I'm sure they must eat something. Happily, they do not appear to feed on flesh. Perhaps they eat curtains, or wood, or other bugs. In any case, they have no great objection to being expelled from the house with a broom. Trouble is, when you open the door to sweep them out, more of their compatriots fly in. This makes a bit of a job, and so is irritating at least at this level, as one may have preferred to watch a movie or read a book.

Sunday, April 7, 2013

GI Joe

Watching the new GI Joe 3D movie last Friday night in a theater packed with Indonesians, many of whom would have been Muslims, struck me in some way as a curious experience. It's an All-American movie, of course, packed chock-full with All-American gung-ho ideas, and yet the audience seemed to connect quite comfortably with the ideologies and the characters. There's the power of Hollywood for you. In fact, despite religion, and despite official high-level distaste for American decadence and bravado, the common Indonesians love us. They love our violence, our guns, our technology, our irreverence, our opulence, our fantasy and our beautiful male and female stars. They identify with and honor the mythos without being a natural part of it. It is clear from all that crosses the big screen that Americans are strong and courageous, justified, predestined - a chosen race embued with with every coveted characteristic. Ah, to be an American!

The Hollywood movie may very well be the victorious politic of the future. They represent, for their largeness, for their color and sound, for their special effects and cliffhanger thrills, a fullness of practically irresitible propaganda that no single person or speech or policy could ever match.

Indonesians love everything American - and everything that think, insist, is American. Money, possessions, bright lights and glitter, rap music, rebellion, profanity, vulgarity, power, affluence, sex and adultery, diamonds, big cars, automatic weapons, nuclear missiles, and women with soap-white skin.

"I love America," they tell me. "I want to go there someday. Everything is clean there, and big, and easy, and everyone has so much money."
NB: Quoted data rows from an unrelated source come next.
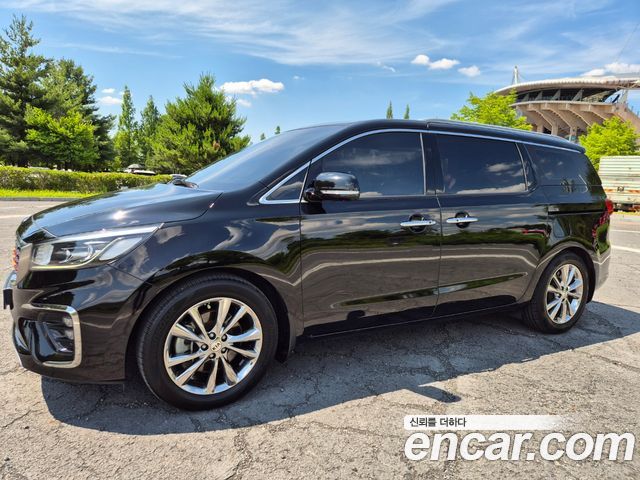 Kia Carnival Новый Gasoline 9-Seater Noblesse Special - фото 1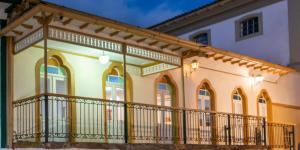 un edificio con balcone di fronte ad esso di Pousada do Douro a Ouro Preto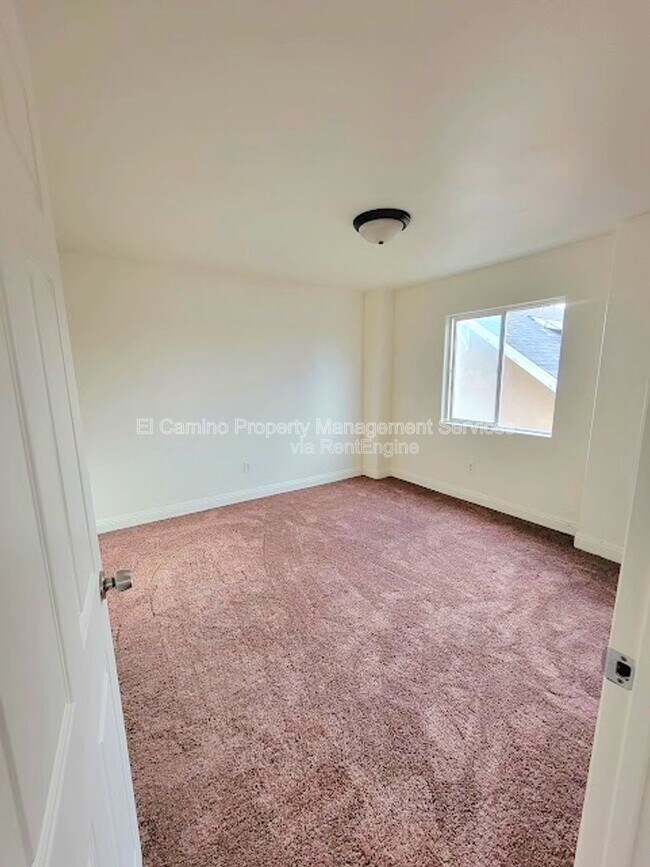 Building Photo - 1424 E 59th St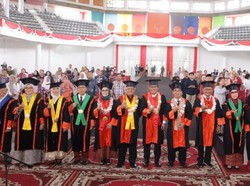 UNJA Resmi Kukuhkan 8 Guru Besar, Berikut Daftarnya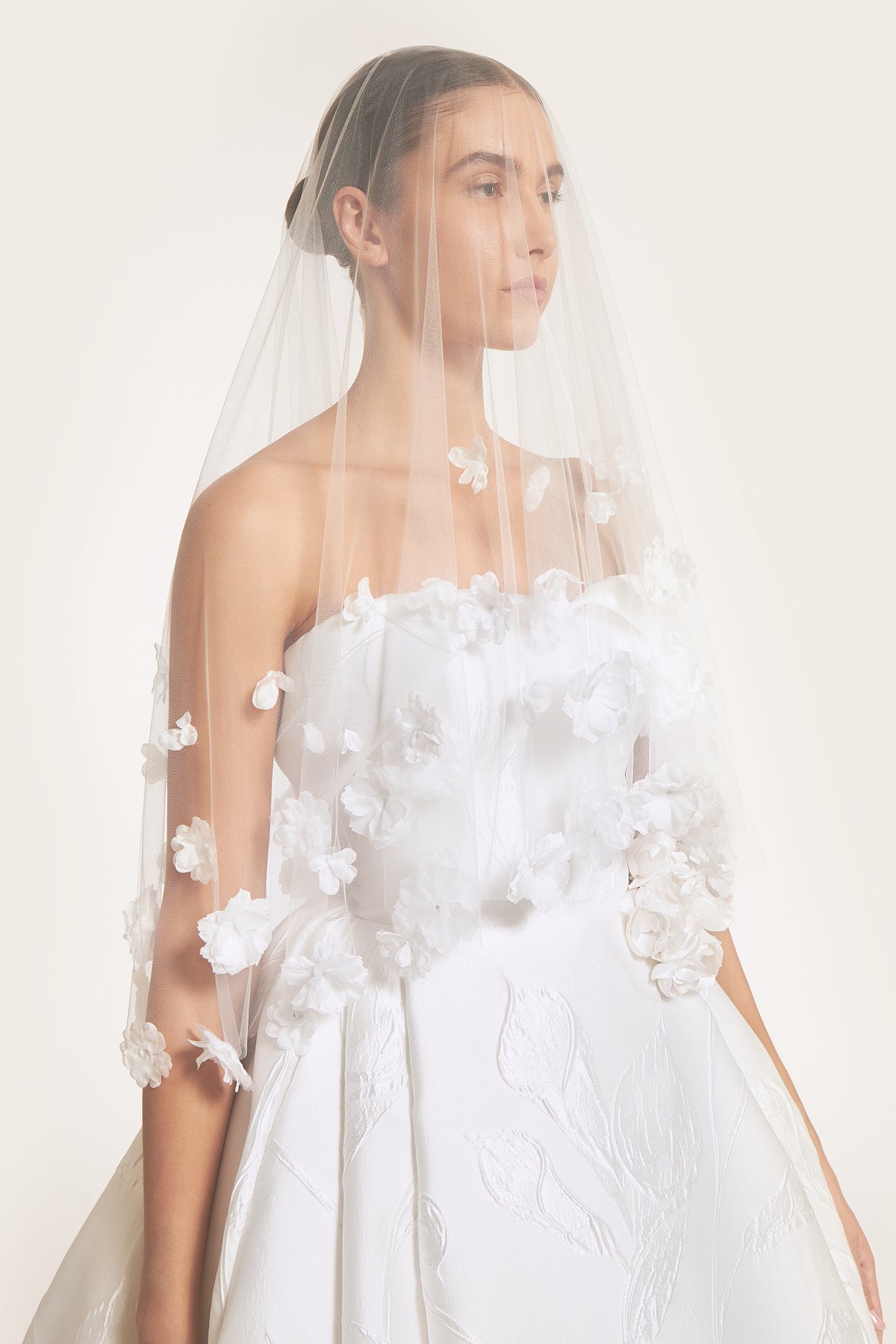 French Tulle Flower Appliqué Veil
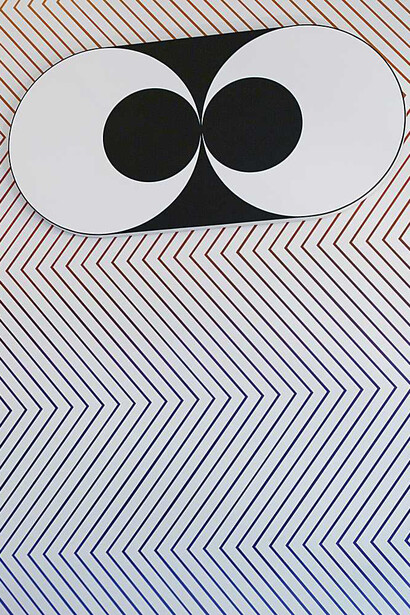 Easy Heavy III, 2013 und Eye to Eye, 2013 von Claudia Comte. Courtesy of Museum Haus Konstruktiv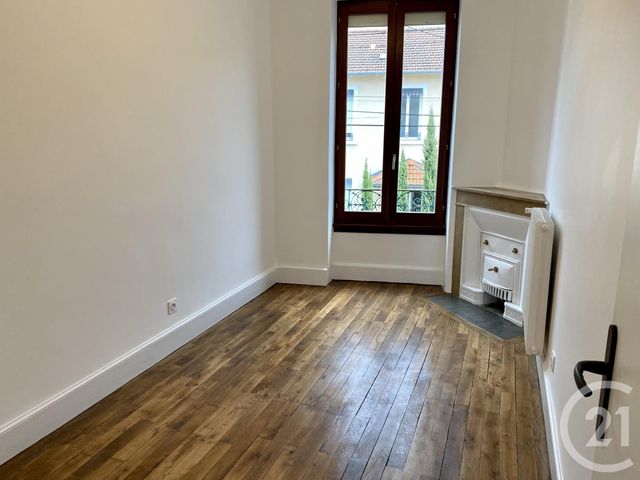 Maison &agrave; louer - 4 pi&egrave;ces - 81,53 m2 - Bron - 69 - RHONE-ALPES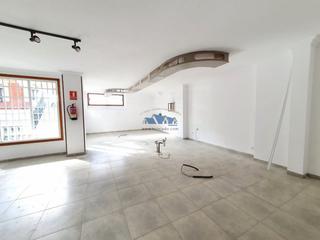 Location Local commercial en Santa rsula Pueblo. Local cntrico en alquiler.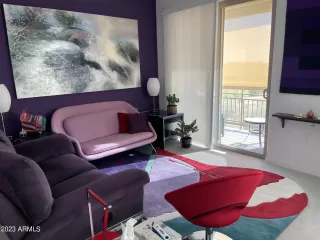 Photo #6: 6591861 Listing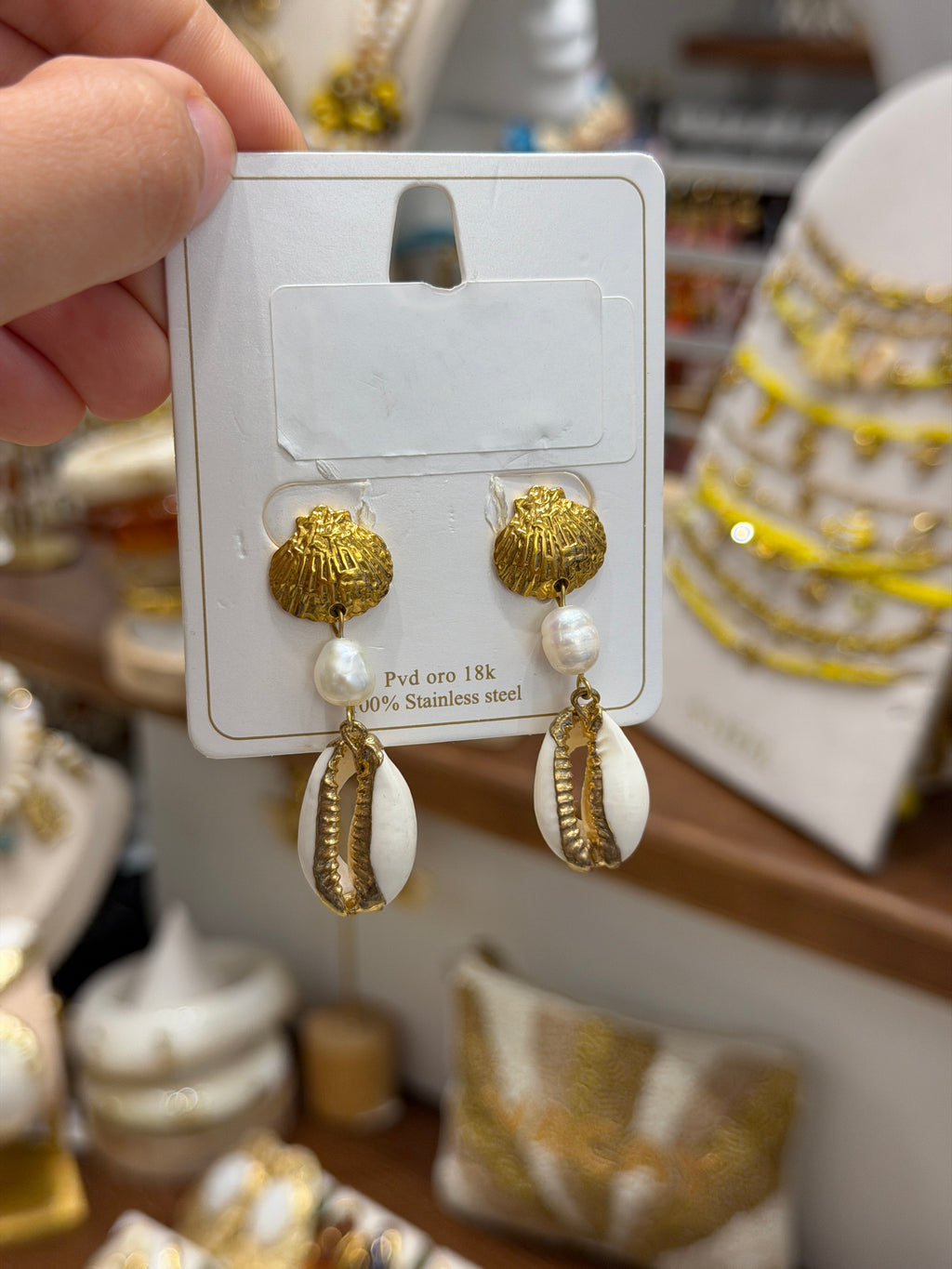 Boucles d’Oreilles Coquillage Doré et Perle Naturelle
Nor are they deterred by my poor example -- for their dream, like the Hollywood movie, is bigger by far than life.

Saturday, April 6, 2013

Puppy Love

We find ourselves with another puppy. This seems to happen on the average twice a year or so. In this case, we know where the dog comes from and to whom it belongs. It is his owners who seem to have forgotten. Having left our village a couple days ago for Kuningan celebrations, they have not yet returned, and so the puppy, using his own brain in what seems a more astute manner, has made itself at home at our house, just across the street from that of its absent owners.  He's a cute little fellow  -- milk white, except for various grey smudges of dust, and smart as a whip. He has not been long at all in the world, is still learning to focus with his eyes and walk a consistently straight line, but he picks up on things fast -- like where the food is kept, which room has the most stuff that looks like it could be used as a toy, the sounds of voices and who they are attached to, and so on. He even makes a fine attempt to stand on his hind legs for bits of chicken or cookies. What the owners thought the dog was going to do (or eat) whilst they were gone, I do not know. He started out with crying, loudly and at great length, until he discovered that he could squeeze himself under their fence, and now has not complained since. He is happy, as are we all (or at least should be) with friends and simple sustenance.